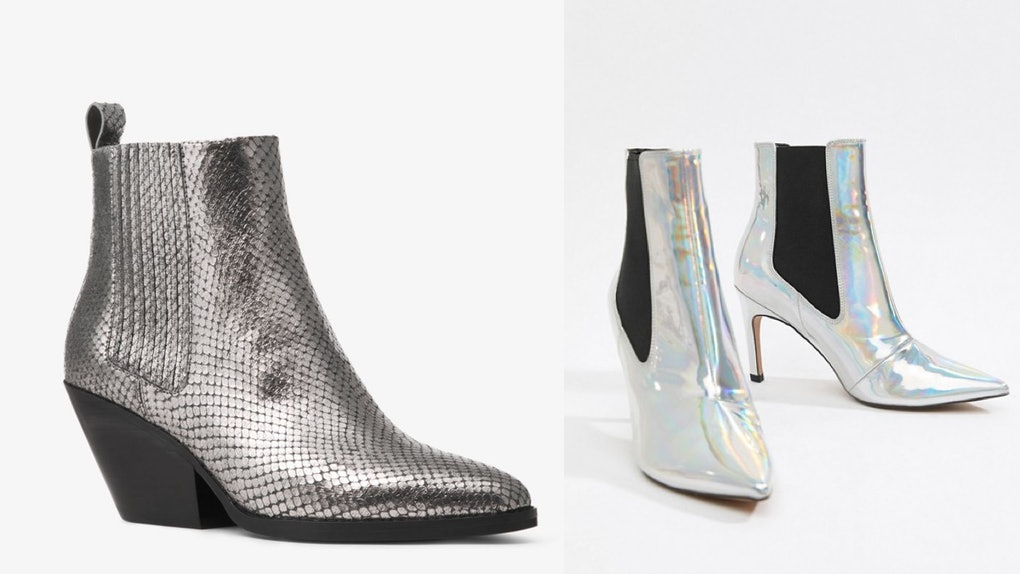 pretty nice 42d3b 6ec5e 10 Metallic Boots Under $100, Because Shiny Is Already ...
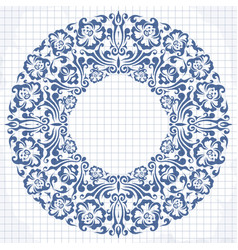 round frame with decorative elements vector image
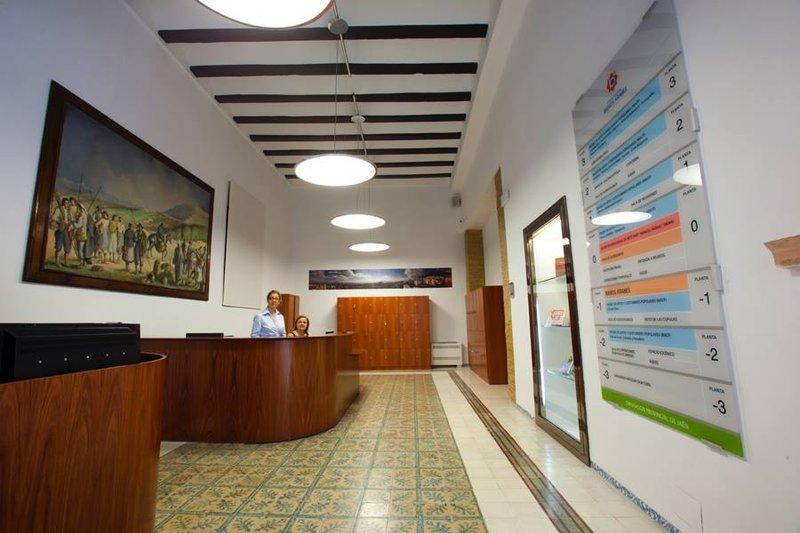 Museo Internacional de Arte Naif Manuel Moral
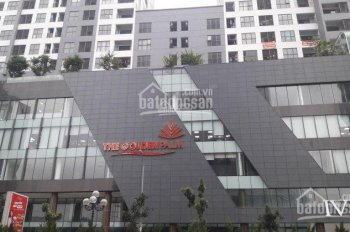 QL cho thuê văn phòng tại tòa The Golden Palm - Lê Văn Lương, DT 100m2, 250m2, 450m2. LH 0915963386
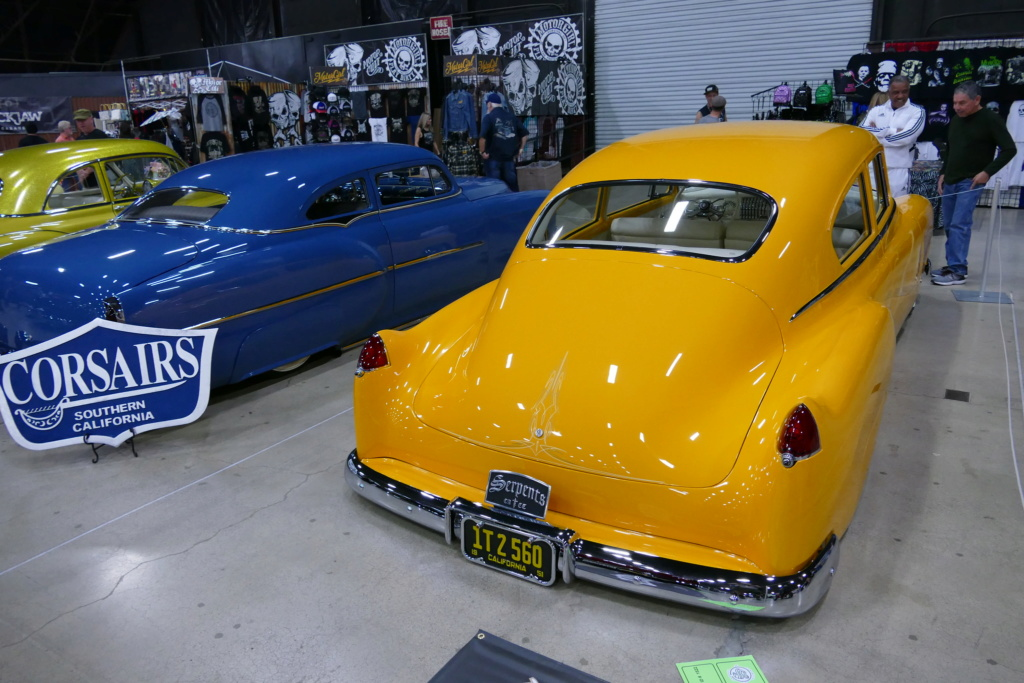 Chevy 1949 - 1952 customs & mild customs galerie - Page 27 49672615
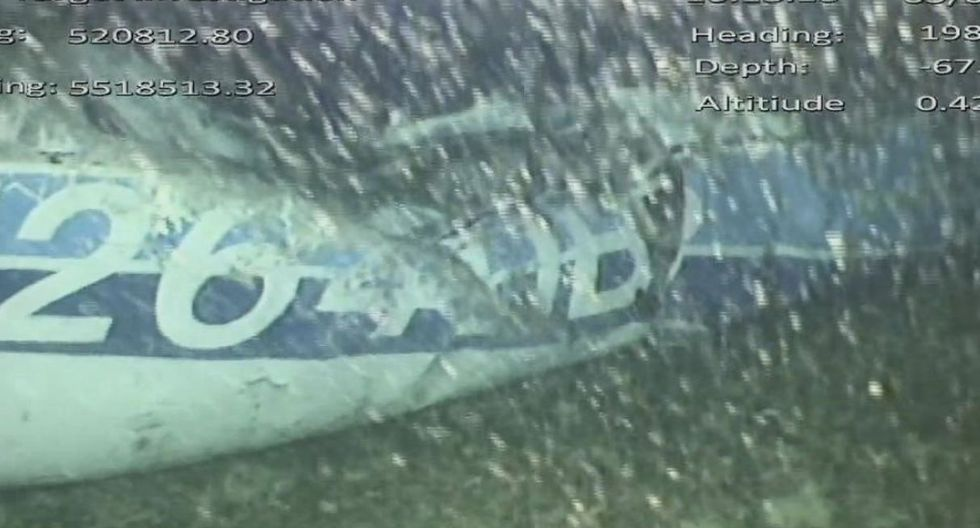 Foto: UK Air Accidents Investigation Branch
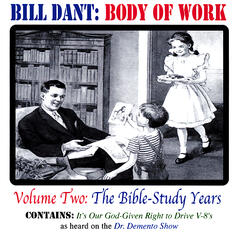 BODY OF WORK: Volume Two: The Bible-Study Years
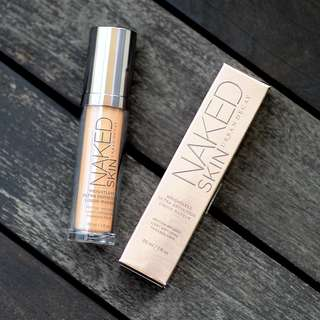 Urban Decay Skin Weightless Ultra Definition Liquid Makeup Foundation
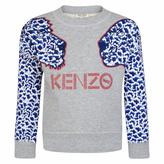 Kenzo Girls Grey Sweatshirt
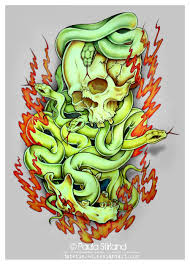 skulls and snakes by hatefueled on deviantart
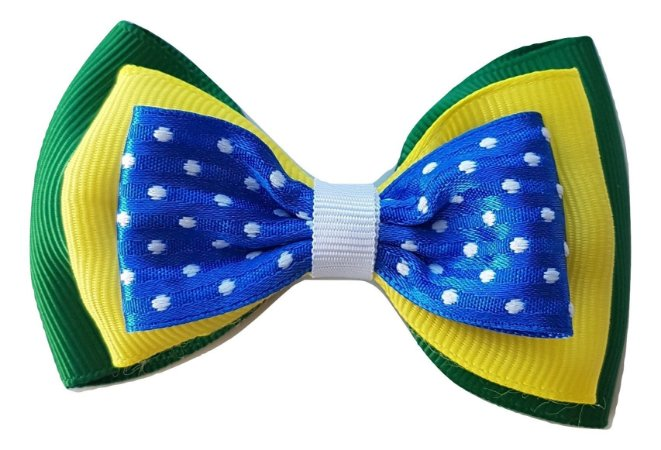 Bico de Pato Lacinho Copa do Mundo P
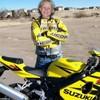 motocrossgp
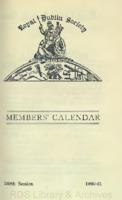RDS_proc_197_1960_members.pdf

#### EXERCISE
Find the line with "Chevy 1949 - 1952" and the line with "Kenzo Girls Grey Sweatshirt" in the records above. Copy both and all lines between them exactly, without pictures.

#### RESPONSE TO THE TASK
 Chevy 1949 - 1952 customs & mild customs galerie - Page 27 49672615
 Foto: UK Air Accidents Investigation Branch
 BODY OF WORK: Volume Two: The Bible-Study Years
 Urban Decay Skin Weightless Ultra Definition Liquid Makeup Foundation
 Kenzo Girls Grey Sweatshirt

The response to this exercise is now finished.